**Set exercise:** Rewrite the data below, substituting "dry branch" for every occurrence of "thin twig" and keeping everything else the same.

Lines of data:
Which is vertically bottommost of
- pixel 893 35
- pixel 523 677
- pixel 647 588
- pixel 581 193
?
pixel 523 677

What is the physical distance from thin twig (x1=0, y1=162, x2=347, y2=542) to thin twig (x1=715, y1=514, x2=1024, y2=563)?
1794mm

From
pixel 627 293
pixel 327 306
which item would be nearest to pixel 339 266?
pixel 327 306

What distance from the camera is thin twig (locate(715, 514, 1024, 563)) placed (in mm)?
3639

**Full solution:**
Which is vertically bottommost of
- pixel 893 35
- pixel 523 677
- pixel 647 588
- pixel 581 193
?
pixel 523 677

What is the physical distance from dry branch (x1=0, y1=162, x2=347, y2=542) to dry branch (x1=715, y1=514, x2=1024, y2=563)?
1794mm

From
pixel 627 293
pixel 327 306
which item would be nearest to pixel 339 266?
pixel 327 306

What distance from the camera is dry branch (locate(715, 514, 1024, 563)) placed (in mm)?
3639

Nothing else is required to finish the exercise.